Tropical Dry Deciduous Forests are a transitional type of forest between moist deciduous and thorn forests on the wetter side and thorn forests on the drier side. They thrive in harsh and highly fluctuating climates marked by low annual rainfall, 5-6 dry months per year, and nutrient-depleted soil.
- Annual rainfall is 100-150 cm.
- These are similar to moist deciduous forests and shed their leaves in dry season.
- The major difference is that they can grow in areas of comparatively less rainfall.
- They represent a transitional type – moist deciduous on the wetter side and thorn forests on the drier side.
- They have a closed but uneven canopy.
- The forests are composed of a mixture of a few species of deciduous trees rising up to a height of 20 metres.
- Undergrowth: Enough light reaches the ground to permit the growth of grass and climbers.
- The soil of these forest is generally nutrient-poor.
- Alfisols and Ultisols make up the majority of the soils in this area.

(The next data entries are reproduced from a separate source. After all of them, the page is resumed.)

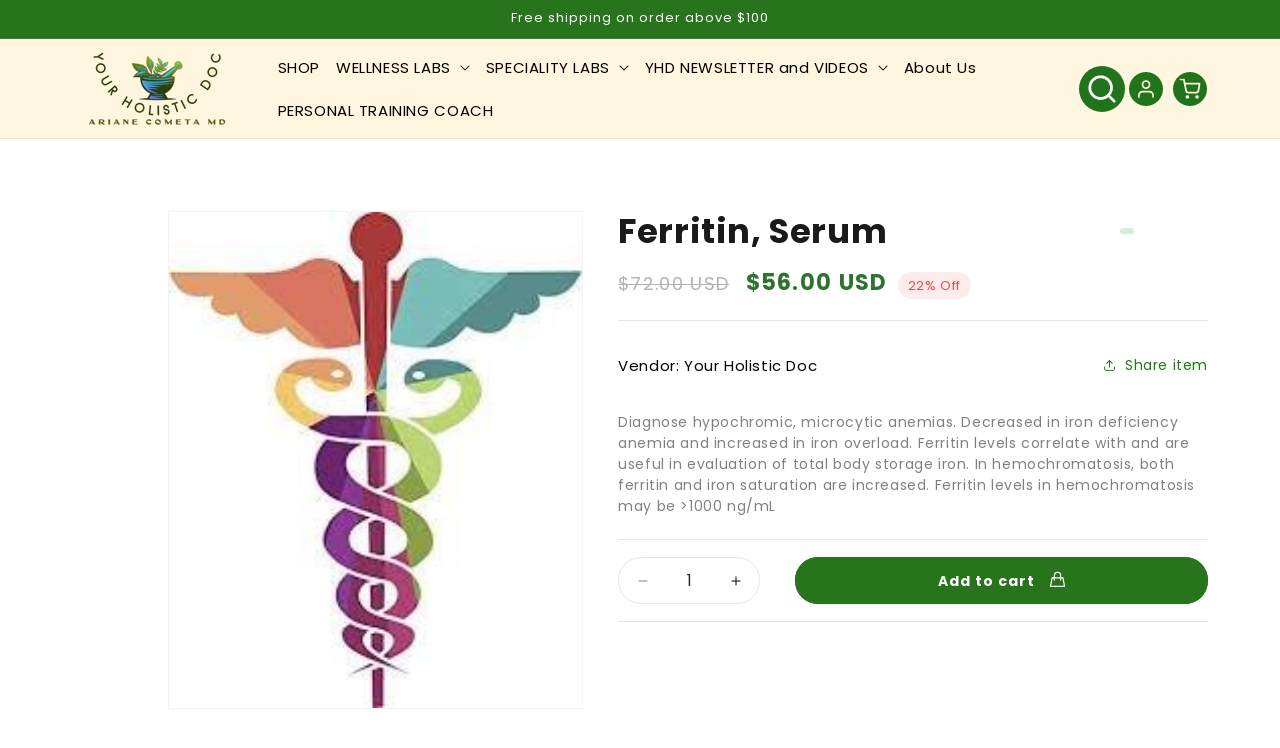

--- FILE ---
content_type: text/css
request_url: https://yourholisticdoc.com/cdn/shop/t/23/assets/section-rich-text.css?v=118118683206537534781734607790
body_size: -97
content:
.rich-text{z-index:1}.rich-text__wrapper{display:flex;justify-content:center;width:calc(100% - 4rem / var(--font-body-scale))}.rich-text:not(.rich-text--full-width) .rich-text__wrapper{margin:auto;width:calc(100% - 8rem / var(--font-body-scale))}.rich-text__blocks{width:100%}.product-tabbing .top_tabing_titles.tab-customize{overflow:hidden;display:flex;align-items:center;justify-content:center;border-bottom:.93px solid rgba(230,230,230,1)}.product-tabbing .top_tabing_titles.tab-customize .tablinks-cus{color:gray;font-weight:500;font-size:1.6rem;line-height:2.4rem;padding:14px;background:transparent;border:0;cursor:pointer}.product-tabbing .top_tabing_titles.tab-customize .tablinks-cus.active{color:#1a1a1a;box-shadow:0 -1.76px #20b526 inset}.product-tabbing .tabcontent-cus{display:none;padding:20px 12px;font-size:1.4rem;line-height:2.1rem;color:gray}[class*=template-page] .rich-text .rich-text__heading{font-weight:800;color:#27741c}.years-info-section .list-ic li{position:relative}.years-info-section .list-ic li span.bullet_green{display:inline-block;font-weight:800;width:28px;height:27px;text-align:center;line-height:2.7rem;border-radius:1.6rem;background:#27741c;color:#fff;position:relative;flex:28px 0 0;display:flex}.years-info-section .list-ic li:before{content:"";position:absolute;background:#27741c;z-index:-1}.years-info-section .list-ic.vertical{padding:0;margin:0}.years-info-section .list-ic.vertical li{list-style-type:none;text-align:left;display:flex;align-items:center}.years-info-section .list-ic.vertical li span.bullet_green{margin:2rem 1.3rem 2rem 0}.years-info-section .list-ic.vertical li span.year_green{color:#27741c;font-weight:700;font-size:1.8rem}.years-info-section .list-ic.vertical li:before{top:-40px;left:13px;width:.2em;height:100%}.years-info-section .list-ic li:first-child:before{display:none}@media screen and (max-width: 749px){[class*=template-page] .rich-text .rich-text__heading{font-size:2.4rem;line-height:3.2rem}}@media screen and (min-width: 750px){.template-page-about-us .rich-text__wrapper .rich-text__blocks{max-width:100%}[class*=template-page] .rich-text .rich-text__heading{font-size:3.8rem;line-height:5.7rem}.rich-text__wrapper{width:100%}.rich-text__wrapper--left{justify-content:flex-start}.rich-text__wrapper--right{justify-content:flex-end}.rich-text__blocks{max-width:50rem}}@media screen and (min-width: 990px){.rich-text__blocks{max-width:78rem}}.rich-text__blocks *{overflow-wrap:break-word}.rich-text__blocks>*{margin-top:0;margin-bottom:0}.rich-text__blocks>*+*{margin-top:2rem}.rich-text__blocks>*+a{margin-top:3rem}.rich-text__buttons{display:inline-flex;justify-content:center;flex-wrap:wrap;gap:1rem;width:100%;max-width:45rem;word-break:break-word}.rich-text__buttons--multiple>*{flex-grow:1;min-width:22rem}.rich-text__buttons+.rich-text__buttons{margin-top:1rem}.rich-text__blocks.left .rich-text__buttons{justify-content:flex-start}.rich-text__blocks.right .rich-text__buttons{justify-content:flex-end}
/*# sourceMappingURL=/cdn/shop/t/23/assets/section-rich-text.css.map?v=118118683206537534781734607790 */


--- FILE ---
content_type: text/css
request_url: https://yourholisticdoc.com/cdn/shop/t/23/assets/section-related-products.css?v=154303083424697530941734526186
body_size: -405
content:
.related-products{display:block}.related-products__heading{margin:0 0 3rem;text-align:center;font-weight:800;color:#27741c}.price_green{color:#27741c}.related-products .price-item.price-item--sale.price_green,.related-products .price-item.price-item--regular.price_green{font-weight:800}@media screen and (min-width: 990px){.related-products .grid.product-grid{column-gap:49px;row-gap:50px}.related-products .grid.product-grid.grid--4-col-desktop .grid__item{width:calc(25% - 36.75px);max-width:calc(25% - 36.75px)}}@media screen and (min-width: 750px){.related-products .related-products__heading{font-size:3.8rem;line-height:5.7rem}.related-products .price-item.price-item--regular.price_green,.related-products .price-item.price-item--sale.price_green{font-size:1.8rem}}@media screen and (max-width: 749px){.related-products .related-products__heading{font-size:2.6rem;line-height:3.2rem}}
/*# sourceMappingURL=/cdn/shop/t/23/assets/section-related-products.css.map?v=154303083424697530941734526186 */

- The soils of tropical dry deciduous forests are old and less fertile.
- But because there is a dry season, more nutrients can be retaine.
Importance of Tropical Dry Deciduous Forest
- Tropical dry deciduous forests are vital to rural livelihoods, especially for the low income people.
- Tropical dry deciduous forests and woodlands contribute to the direct provision of numerous products, including timber and non-timber forest products, in addition to their roles in maintaining resilient and multi-functional landscapes.
- These products are shown to help people supplement their incomes and alleviate poverty.
- They are especially important as a safety net during adverse situations when other economic activities are affected by the regular droughts.
- A wide range of these products are collected, either for personal consumption or to make a little amount of cash.
- Drought-prone animals rely on the forest for fodder.